Human and Mouse Genome Comparison Using Genome-Wide Unique Sequences

Ben-Yang Liao1, Yu-Jung Chang2, Jan-Ming Ho and Ming-Jing Hwang
1liaoby@gate.sinica.edu.tw, Institute of Biomedical Sciences, Academia Sinica, Taipei, Taiwan; 2yjchang@iis.sinica.edu.tw, Institute of Information Science, Academia Sinica, Taipei, Taiwan

The genomes of multichromosomal organisms are often shuffled by chromosomal rearrangements during evolution, but the local order of genes in the conserved genomic segments between two related species often remains unchanged. The identification of these homologous regions could provide the basis for studies of genome organization and evolutionary genomics. As the genomic data grows, sensitive and faster detection of conserved segments between species is required.
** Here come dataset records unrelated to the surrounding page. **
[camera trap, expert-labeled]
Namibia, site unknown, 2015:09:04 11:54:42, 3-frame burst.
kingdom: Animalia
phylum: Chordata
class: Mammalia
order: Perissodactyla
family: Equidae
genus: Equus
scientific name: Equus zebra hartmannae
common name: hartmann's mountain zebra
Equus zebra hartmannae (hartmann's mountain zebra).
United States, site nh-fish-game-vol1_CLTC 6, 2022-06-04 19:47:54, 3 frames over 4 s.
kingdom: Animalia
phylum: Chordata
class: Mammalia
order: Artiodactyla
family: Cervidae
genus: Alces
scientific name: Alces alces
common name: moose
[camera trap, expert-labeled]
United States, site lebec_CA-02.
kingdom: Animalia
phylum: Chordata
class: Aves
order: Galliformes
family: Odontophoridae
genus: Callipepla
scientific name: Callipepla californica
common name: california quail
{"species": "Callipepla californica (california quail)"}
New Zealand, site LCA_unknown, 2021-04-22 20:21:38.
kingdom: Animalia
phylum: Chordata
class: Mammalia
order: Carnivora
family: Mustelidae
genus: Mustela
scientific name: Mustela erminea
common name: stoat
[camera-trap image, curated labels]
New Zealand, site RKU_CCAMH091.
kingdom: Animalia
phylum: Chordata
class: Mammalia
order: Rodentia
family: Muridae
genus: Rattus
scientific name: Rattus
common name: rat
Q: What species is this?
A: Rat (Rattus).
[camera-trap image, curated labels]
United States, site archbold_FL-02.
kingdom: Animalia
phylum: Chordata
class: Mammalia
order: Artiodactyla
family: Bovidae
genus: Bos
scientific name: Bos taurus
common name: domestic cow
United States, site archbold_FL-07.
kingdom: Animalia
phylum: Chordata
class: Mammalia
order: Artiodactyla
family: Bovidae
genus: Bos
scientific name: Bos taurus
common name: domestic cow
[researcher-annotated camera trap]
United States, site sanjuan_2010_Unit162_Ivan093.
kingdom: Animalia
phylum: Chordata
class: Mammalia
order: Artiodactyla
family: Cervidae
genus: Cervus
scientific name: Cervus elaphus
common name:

We have developed an alignment-free method for whole genome comparison. In this method, we first identified 16-mer genome-wide unique sequences that are coexistent in human and mouse genomes and then used their patterns of distribution to recognize homologous regions between the two mammalian species. The resulting human-mouse syntenic map revealed more than 400 conserved segments each of 100kb or larger and covering more than 90% of both genomes. Comparisons showed very good agreement with several alignment-based maps such as that produced by the Mouse Genome Sequencing Consortium. Notably, our approach is much faster, capable of comparing two entire mammalian genomes within hours of computing on just one Pentium IV personal computer.